(Items from a data source)
########################################

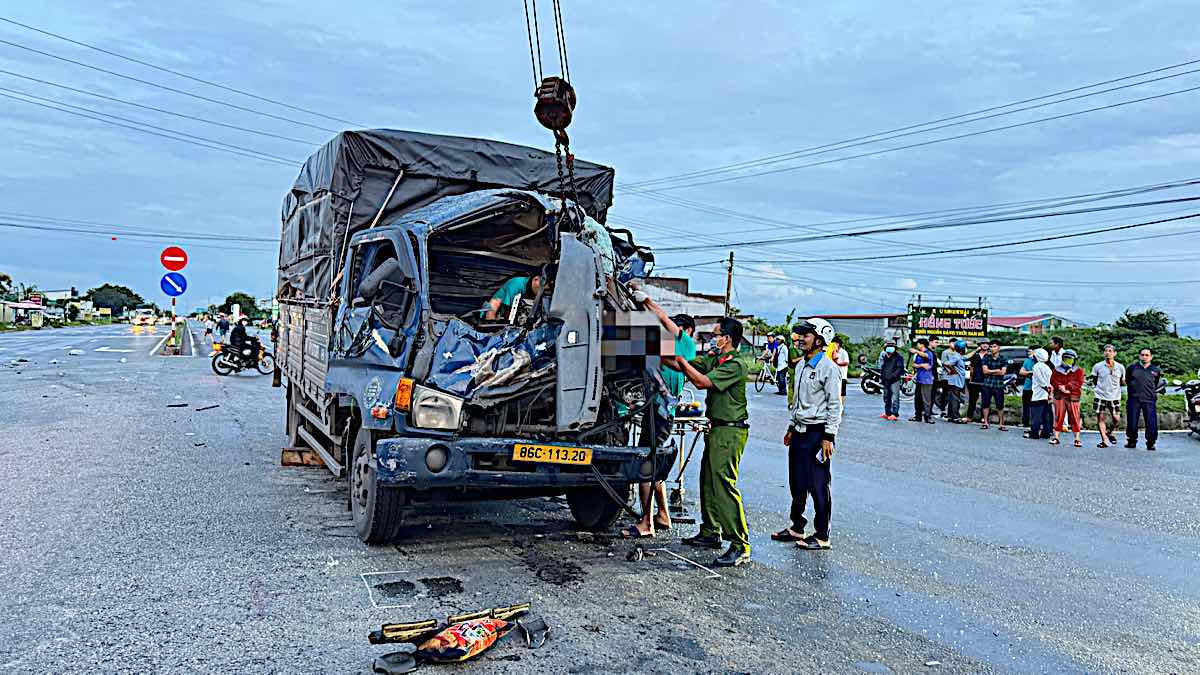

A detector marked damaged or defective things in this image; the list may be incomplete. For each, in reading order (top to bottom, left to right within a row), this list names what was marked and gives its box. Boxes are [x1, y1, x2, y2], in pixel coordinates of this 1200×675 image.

severely crushed truck [276, 131, 680, 544]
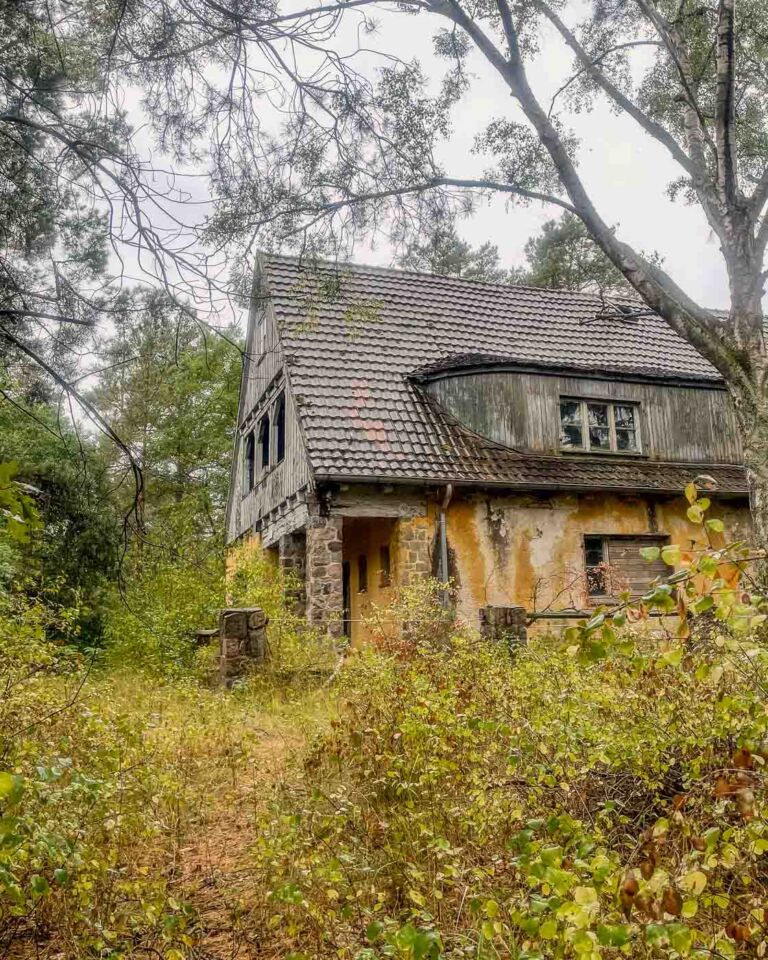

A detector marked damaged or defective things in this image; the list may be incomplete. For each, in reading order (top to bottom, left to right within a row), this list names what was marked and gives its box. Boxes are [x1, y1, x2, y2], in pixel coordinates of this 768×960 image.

broken window frame [560, 400, 640, 456]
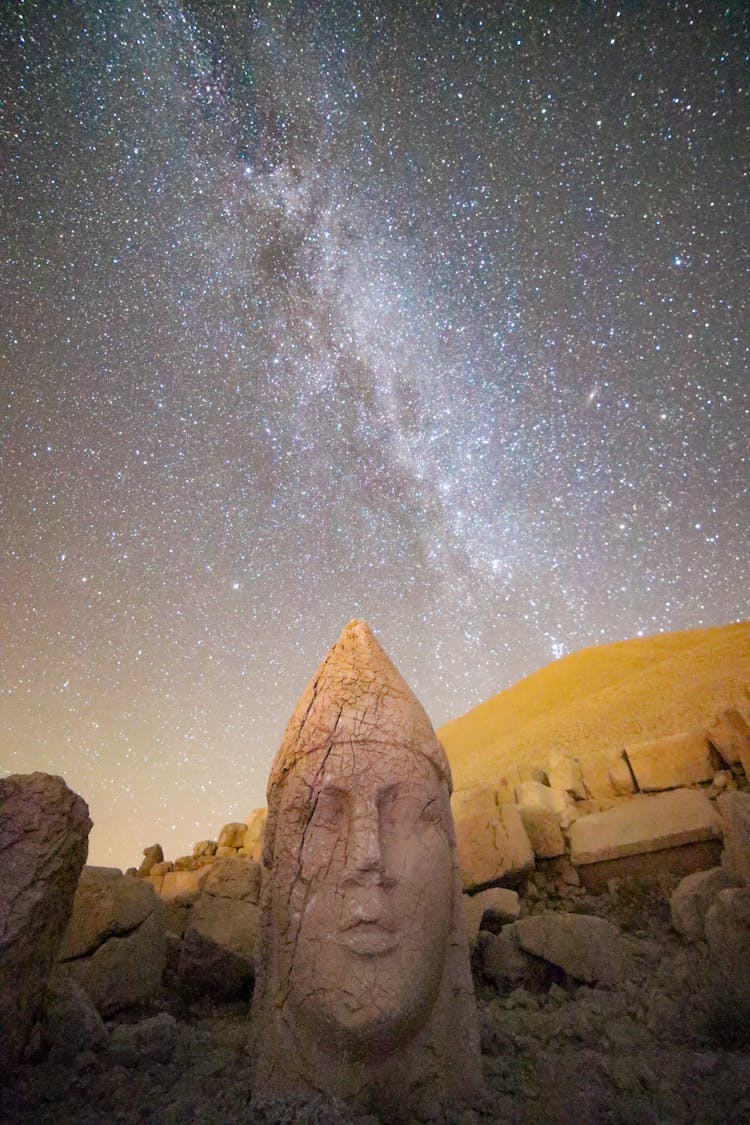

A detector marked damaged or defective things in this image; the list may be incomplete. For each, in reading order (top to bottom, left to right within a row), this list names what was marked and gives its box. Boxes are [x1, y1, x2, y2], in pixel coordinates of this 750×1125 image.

broken sculpture fragment [253, 620, 484, 1120]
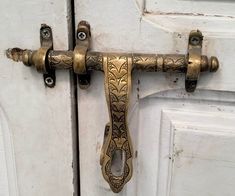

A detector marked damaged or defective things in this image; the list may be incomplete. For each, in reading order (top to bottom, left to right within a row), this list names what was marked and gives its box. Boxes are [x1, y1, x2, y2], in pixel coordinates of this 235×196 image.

chipped white paint [0, 0, 74, 196]
chipped white paint [75, 0, 235, 195]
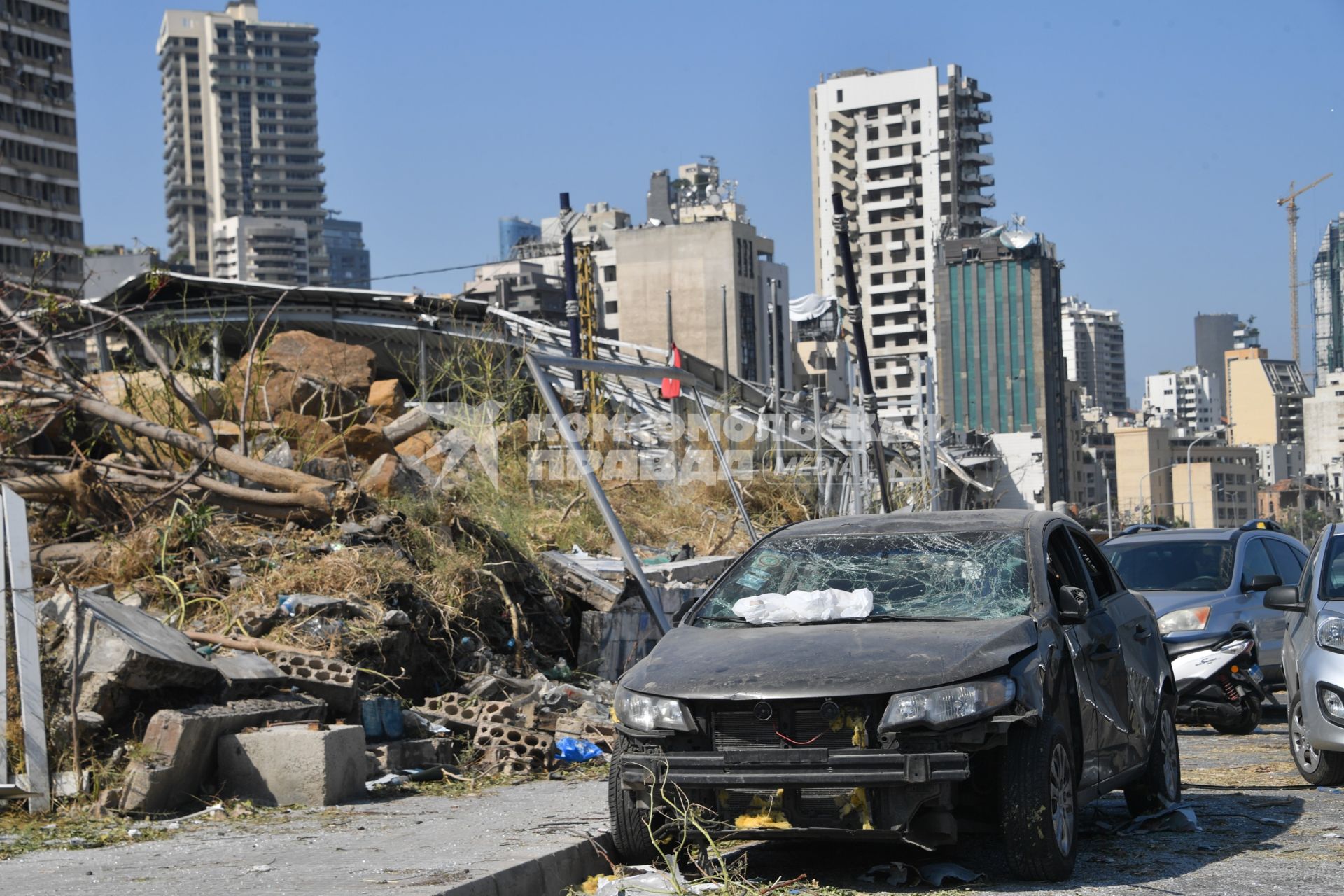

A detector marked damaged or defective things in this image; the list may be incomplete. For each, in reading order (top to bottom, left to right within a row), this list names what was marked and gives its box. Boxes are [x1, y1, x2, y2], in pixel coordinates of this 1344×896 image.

bent metal pole [827, 190, 892, 510]
shattered windshield [693, 529, 1026, 629]
broken window glass [693, 529, 1026, 629]
shattered windshield [1107, 540, 1231, 596]
broken concrete slab [41, 588, 218, 720]
broken concrete slab [209, 652, 286, 698]
broken concrete slab [271, 647, 363, 720]
damaged dark sedan [610, 510, 1177, 881]
broken concrete slab [119, 693, 326, 822]
broken concrete slab [220, 725, 368, 811]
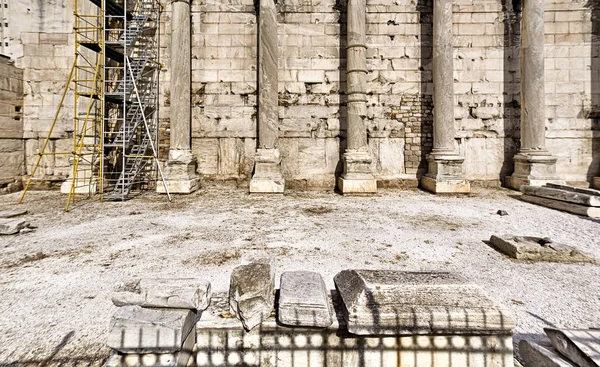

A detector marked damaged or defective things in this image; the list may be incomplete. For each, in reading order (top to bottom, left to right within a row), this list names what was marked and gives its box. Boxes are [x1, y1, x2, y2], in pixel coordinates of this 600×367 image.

broken marble fragment [490, 236, 592, 264]
broken marble fragment [112, 278, 211, 310]
broken marble fragment [229, 260, 276, 332]
broken marble fragment [278, 272, 332, 330]
broken marble fragment [332, 270, 516, 336]
broken marble fragment [105, 304, 195, 354]
broken marble fragment [544, 330, 600, 367]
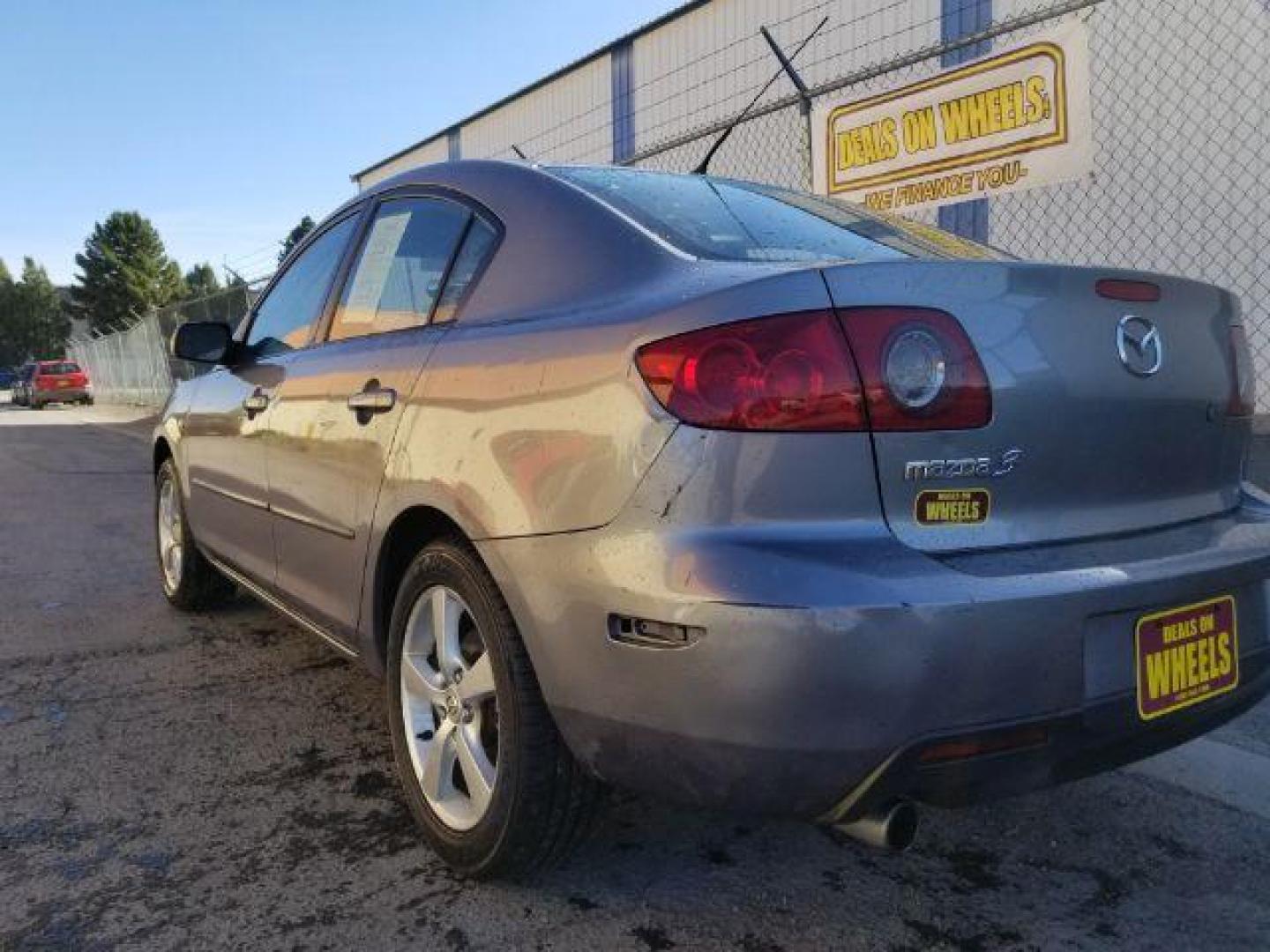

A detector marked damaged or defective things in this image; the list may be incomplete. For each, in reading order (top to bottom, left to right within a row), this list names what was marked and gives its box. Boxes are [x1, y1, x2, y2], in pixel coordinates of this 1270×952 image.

cracked asphalt [2, 398, 1270, 949]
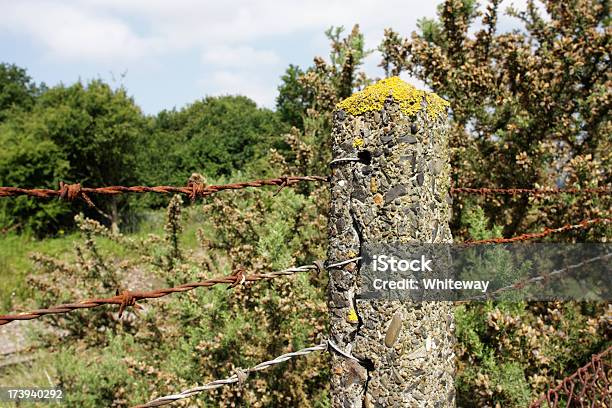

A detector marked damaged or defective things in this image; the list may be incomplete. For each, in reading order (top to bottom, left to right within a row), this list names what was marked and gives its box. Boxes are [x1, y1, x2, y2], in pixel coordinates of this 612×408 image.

rusty barbed wire [0, 176, 330, 207]
rusty barbed wire [462, 220, 608, 245]
rusty barbed wire [0, 256, 358, 326]
rusty barbed wire [133, 340, 358, 406]
rusty barbed wire [528, 346, 608, 406]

########################################

WORK ORDER. Set down the entries above word for word, but drop any image.

WRITTEN RESPONSE.
A detector marked damaged or defective things in this image; the list may be incomplete. For each, in reading order (top to bottom, left to right within a row), this list names what was marked and gives its box. Boxes are [x1, y1, x2, y2], in pixel coordinates of this 1200×675 image.

severely crushed truck [276, 131, 680, 544]

A detector marked damaged or defective things in this image; the list may be incomplete. For each, in reading order (top to bottom, left to right within a row), this list names what was marked and gives its box. Boxes are [x1, y1, x2, y2], in pixel coordinates of this 768×960 image.

broken window frame [560, 400, 640, 456]

A detector marked damaged or defective things in this image; the list may be incomplete. For each, in reading order (top to bottom, left to right within a row), this list names what was marked and gives its box. Boxes are [x1, y1, x2, y2], in pixel coordinates of this 750×1125 image.

broken sculpture fragment [253, 620, 484, 1120]

A detector marked damaged or defective things in this image; the list may be incomplete. For each, in reading order (top to bottom, left to right within a row), this list names what was marked and gives its box. Boxes are [x1, y1, x2, y2], in pixel coordinates of this 235×196 image.

chipped white paint [0, 0, 74, 196]
chipped white paint [75, 0, 235, 195]

A detector marked damaged or defective things in this image; the list may be incomplete. For each, in reading order (top to bottom, left to right within a row), this list names what was marked and gives its box. Boxes are [x1, y1, x2, y2], in pixel coordinates of this 1344×896 image.

bent metal pole [827, 190, 892, 510]
shattered windshield [693, 529, 1026, 629]
broken window glass [693, 529, 1026, 629]
shattered windshield [1107, 540, 1231, 596]
broken concrete slab [41, 588, 218, 720]
broken concrete slab [209, 652, 286, 698]
broken concrete slab [271, 647, 363, 720]
damaged dark sedan [610, 510, 1177, 881]
broken concrete slab [119, 693, 326, 822]
broken concrete slab [220, 725, 368, 811]

A detector marked damaged or defective things in this image; the list may be incomplete. For each, in reading order (top to bottom, left to right within a row), this list names what was marked and gives its box. Boxes are [x1, y1, x2, y2], in pixel coordinates of this 600×367 image.

broken marble fragment [490, 236, 592, 264]
broken marble fragment [112, 278, 211, 310]
broken marble fragment [229, 260, 276, 332]
broken marble fragment [278, 272, 332, 330]
broken marble fragment [332, 270, 516, 336]
broken marble fragment [105, 304, 195, 354]
broken marble fragment [544, 330, 600, 367]

A detector marked damaged or defective things in this image; the list may be incomplete. For each, in reading order (top to bottom, left to right within a row), this list names what was marked and gives its box. Boxes are [x1, y1, x2, y2], in pixel coordinates of this 1270×952 image.

cracked asphalt [2, 398, 1270, 949]

A detector marked damaged or defective things in this image; the list may be incomplete. For each, in reading order (top to bottom, left to right within a row), this list names what was marked and gives its box. Boxes are [x1, y1, x2, y2], in pixel coordinates of this 612×408 image.

rusty barbed wire [0, 176, 330, 207]
rusty barbed wire [462, 220, 608, 245]
rusty barbed wire [0, 256, 358, 326]
rusty barbed wire [133, 340, 358, 406]
rusty barbed wire [528, 346, 608, 406]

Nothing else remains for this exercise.